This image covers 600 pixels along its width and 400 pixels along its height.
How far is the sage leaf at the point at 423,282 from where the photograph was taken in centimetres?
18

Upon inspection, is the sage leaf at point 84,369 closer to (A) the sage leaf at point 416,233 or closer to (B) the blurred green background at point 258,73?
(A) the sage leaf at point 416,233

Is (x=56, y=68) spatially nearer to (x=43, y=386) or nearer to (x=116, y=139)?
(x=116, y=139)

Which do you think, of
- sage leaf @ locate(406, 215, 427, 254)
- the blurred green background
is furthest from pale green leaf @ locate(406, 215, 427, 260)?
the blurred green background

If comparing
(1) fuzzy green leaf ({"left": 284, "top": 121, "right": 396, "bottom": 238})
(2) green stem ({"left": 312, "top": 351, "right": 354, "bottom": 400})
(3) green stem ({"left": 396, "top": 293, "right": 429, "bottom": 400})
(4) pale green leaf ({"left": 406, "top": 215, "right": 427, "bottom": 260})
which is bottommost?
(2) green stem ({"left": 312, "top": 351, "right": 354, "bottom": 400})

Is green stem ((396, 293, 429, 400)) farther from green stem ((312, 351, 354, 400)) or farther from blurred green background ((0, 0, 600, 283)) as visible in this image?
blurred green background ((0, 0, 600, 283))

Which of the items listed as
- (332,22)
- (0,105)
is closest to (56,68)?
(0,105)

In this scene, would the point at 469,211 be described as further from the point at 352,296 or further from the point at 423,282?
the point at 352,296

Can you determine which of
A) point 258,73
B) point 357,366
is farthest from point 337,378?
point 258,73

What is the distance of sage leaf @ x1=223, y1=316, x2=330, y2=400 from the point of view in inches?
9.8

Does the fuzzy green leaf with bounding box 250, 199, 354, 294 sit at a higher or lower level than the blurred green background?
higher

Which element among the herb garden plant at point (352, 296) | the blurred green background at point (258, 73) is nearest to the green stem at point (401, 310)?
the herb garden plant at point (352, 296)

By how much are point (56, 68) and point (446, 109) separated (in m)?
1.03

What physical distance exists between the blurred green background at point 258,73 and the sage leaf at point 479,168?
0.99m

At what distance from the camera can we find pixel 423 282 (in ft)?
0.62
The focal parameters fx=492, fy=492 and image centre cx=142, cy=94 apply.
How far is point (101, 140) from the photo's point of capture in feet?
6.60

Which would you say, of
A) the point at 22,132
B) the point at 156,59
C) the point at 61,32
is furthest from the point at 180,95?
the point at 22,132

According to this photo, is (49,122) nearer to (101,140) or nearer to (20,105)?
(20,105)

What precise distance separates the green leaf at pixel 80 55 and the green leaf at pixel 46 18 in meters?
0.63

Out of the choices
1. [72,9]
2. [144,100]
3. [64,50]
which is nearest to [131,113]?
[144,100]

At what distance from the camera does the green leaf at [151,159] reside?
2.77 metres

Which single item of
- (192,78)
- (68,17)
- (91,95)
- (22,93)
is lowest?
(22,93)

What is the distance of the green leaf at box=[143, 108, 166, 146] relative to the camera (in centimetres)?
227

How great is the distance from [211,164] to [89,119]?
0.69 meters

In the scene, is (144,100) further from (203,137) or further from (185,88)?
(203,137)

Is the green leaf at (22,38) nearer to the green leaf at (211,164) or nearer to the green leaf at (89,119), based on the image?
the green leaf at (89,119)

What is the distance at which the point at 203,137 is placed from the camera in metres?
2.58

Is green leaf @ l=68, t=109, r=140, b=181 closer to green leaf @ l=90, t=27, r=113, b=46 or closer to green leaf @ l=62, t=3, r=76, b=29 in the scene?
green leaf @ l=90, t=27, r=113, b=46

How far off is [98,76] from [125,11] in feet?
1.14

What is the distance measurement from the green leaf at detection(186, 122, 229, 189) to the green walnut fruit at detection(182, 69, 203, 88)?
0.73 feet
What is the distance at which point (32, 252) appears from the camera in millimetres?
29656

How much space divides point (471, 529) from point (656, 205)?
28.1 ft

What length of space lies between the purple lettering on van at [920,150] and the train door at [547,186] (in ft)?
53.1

◆ ◆ ◆ ◆ ◆ ◆ ◆

## Exercise objective
Give the lines that run from the one containing "What is the distance measurement" through the end, with "camera" replaced by "viewer" and nothing else changed. Return only those lines.

## The solution
What is the distance measurement from the green leaf at detection(186, 122, 229, 189) to the green walnut fruit at detection(182, 69, 203, 88)?
0.73 feet
What is the distance at which point (32, 252) appears from the viewer in millimetres?
29656

How much space divides point (471, 529) from point (656, 205)?
28.1 ft

What length of space lies between the purple lettering on van at [920,150] and the train door at [547,186] (in ft)?
53.1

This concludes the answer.